Heureusement cette nuit le danger ne se présente pas et le matin arrive tranquillement en dessinant sur la ligne de l’horizon les contours familiers de la Corse. Cela ne veut par pour autant dire qu’on est arrivés. Il nous faut encore quelques heures pour différencier le maquis des côtes rocheuses et distinguer les habitations et autres traces de la présence humaine. Au bout de moment on voit au loin un petit regroupement de maisons – Centuri, une de communes du Cap Corse, bien connu pour son paysage et son odeur. L’histoire de village qui « sent mauvais » interpelle Julie (qui est déjà venue ici plusieurs fois mais apparemment à 9 ans la mémoire est plus que sélective) et on décide d’y faire un tour.
Quelques autres voiliers et deux ou trois petits bateaux à moteur flottent déjà au mouillage devant le petit port de pêche de Centuri. On jette l’ancre à notre tour et on procède au dépliement du zodiac, enroulé sur le pont après son exploit à Port-Fréjus. Il faut le gonfler et comme c’est bien l’heure de déjeuner et tous les voisins sont attablés en train de manger ou au moins de prendre l’apéro, je suis un peu gênée de mettre en route le gonfleur électrique. J’opte pour la solution manuelle (« peduelle » devrais-je dire plutôt), en comptant de bien faire travailler les muscles de mes mollets, mais Patrick est impatient. « On n’a que pour 2 minutes, t’inquiètes. ». Tu parles, dès que le bruit du gonfleur retentit dans le silence de la crique, et toutes les têtes se tournent vers notre direction, je commence à me sentir un peu mal à l’aise. Je plaque le gonfleur de toutes mes forces sur le pont, en espérant d’atténuer un peu son bruit, mais la coque semble amplifier d’avantages les vibrations dérangeantes. J’essaie alors de le tenir dans mes mains mais ses fâcheuses vibrations se propagent alors dans mes bras, et même plus loin, rendant ma voix toute saccadée « Il fauuuut peeeeuuut êtttrrre leee couuuvrrrrir » réussie-je à articuler. « Bonne idée » dit Patrick « Julie, ramène une serviette de bain stp ». On étouffe le gonfleur dans la serviette et on le positionne dans le zodiac. Ça va beaucoup mieux. En quelques minutes notre embarcation gonflable est prête pour la mise à l’eau.

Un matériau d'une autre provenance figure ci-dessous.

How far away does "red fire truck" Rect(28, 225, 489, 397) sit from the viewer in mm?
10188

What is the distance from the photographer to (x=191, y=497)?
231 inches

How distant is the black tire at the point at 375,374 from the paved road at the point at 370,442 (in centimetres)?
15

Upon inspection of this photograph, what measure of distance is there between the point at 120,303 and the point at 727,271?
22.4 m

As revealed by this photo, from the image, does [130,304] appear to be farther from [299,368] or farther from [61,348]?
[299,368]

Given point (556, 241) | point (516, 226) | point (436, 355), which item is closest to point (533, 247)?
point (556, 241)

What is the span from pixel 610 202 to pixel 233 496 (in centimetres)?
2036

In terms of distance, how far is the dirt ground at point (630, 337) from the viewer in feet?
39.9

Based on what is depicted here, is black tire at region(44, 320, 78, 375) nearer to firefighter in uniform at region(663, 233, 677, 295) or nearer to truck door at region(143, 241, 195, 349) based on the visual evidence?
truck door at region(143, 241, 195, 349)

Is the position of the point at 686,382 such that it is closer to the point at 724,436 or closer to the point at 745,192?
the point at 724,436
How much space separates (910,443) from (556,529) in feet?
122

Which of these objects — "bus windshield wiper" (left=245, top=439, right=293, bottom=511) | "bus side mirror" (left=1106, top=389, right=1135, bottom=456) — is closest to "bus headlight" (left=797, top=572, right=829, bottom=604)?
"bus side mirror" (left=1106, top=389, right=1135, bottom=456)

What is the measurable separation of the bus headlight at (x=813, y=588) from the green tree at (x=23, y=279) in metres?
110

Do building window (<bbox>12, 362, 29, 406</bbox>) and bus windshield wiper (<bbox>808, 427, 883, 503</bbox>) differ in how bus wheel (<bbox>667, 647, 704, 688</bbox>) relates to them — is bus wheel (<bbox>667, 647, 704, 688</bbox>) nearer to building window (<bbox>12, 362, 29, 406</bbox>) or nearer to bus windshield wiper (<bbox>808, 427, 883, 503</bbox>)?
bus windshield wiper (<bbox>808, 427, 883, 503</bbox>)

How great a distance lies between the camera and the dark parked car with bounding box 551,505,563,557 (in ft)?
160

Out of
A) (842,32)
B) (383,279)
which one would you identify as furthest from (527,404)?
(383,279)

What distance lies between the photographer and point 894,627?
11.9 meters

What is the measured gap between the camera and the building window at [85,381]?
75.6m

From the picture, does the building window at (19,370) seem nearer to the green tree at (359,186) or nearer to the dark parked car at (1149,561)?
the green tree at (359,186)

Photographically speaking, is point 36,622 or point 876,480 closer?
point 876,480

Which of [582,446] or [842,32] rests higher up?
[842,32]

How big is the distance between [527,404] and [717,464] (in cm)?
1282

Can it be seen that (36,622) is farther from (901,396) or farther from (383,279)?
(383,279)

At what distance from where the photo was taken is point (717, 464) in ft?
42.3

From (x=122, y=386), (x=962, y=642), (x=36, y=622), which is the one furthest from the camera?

On soulève le zodiac par dessus les filières et on le jette dans la mer. Juste avant qu’il ne touche la surface du grand bleu Patrick s’écrie : »Que quelqu’un attrape le bout ! Trop tard.». J’esquisse un petit sourire narquois en lui montrant fièrement le bout de l’amarre dans ma main : « Mais qu’est-ce que tu ferais sans moi, hein ? ». En ce même moment on entend un petit « click » et le mousqueton reliant mon bout à l’annexe s’ouvre, laissant ce dernier flotter sur l’eau, libre comme l’air… Oups ! « Je t’avais dis de le tenir ! » s’époumone Patrick. Pas la peine de discuter, pour lui expliquer que je l’ai tenait, mais qu’il s’est échappé tout seul, etc…. J’ai une meilleure idée : cette formidable invention qui s’appelle « les enfants ». « Julie ! » crie-je à l’attention de notre progéniture – « Saute vite avant que le zodiac ne s’en aille ! ». Notre petite tête blonde me regarde d’abord attentivement pour s’assurer que je ne plaisante pas, puis pars à l’arrière du Carpe Diem, pour préparer sa descente dans l’eau imminente. Et oui, le mot « urgence » ne fait pas partie du vocabulaire de Julie. Il n’y a jamais de feu – notre fille remet l’échelle et tranquillement, sûrement pour éviter le choc thermique, s’immerge dignement dans l’eau turquoise. Elle fait d’abord quelques mouvement du chien qui se noie, avant de reprendre en brasse, plutôt correcte, la poursuite de notre embarcation. Heureusement qu’il n’y a pas de vent, car même par ce magnifique beau temps, l’annexe s’est déjà éloigné de quelques 2-3 mètres du bateau. En voyant Julie peiner à ramener le zodiac je lui propose de l’aide « Attrape le bout » dit-je en lançant l’amarre avec le mousqueton, très concentrée pour ne pas viser sa tête. Au moment où elle réussi à le saisir, je ne sais pas comment, l’autre bout s’échappe de ma main. Décidément ce n’est pas ma journée aujourd’hui. Julie se débat dans l’eau pour tenir le zodiac d’une main et le bout avec le mousqueton dans l’autre, avant que Patrick n’attrape pas tout cet attirail et ne l’attire vers l’échelle. Je ne dis rien pour ne pas aggraver mon cas…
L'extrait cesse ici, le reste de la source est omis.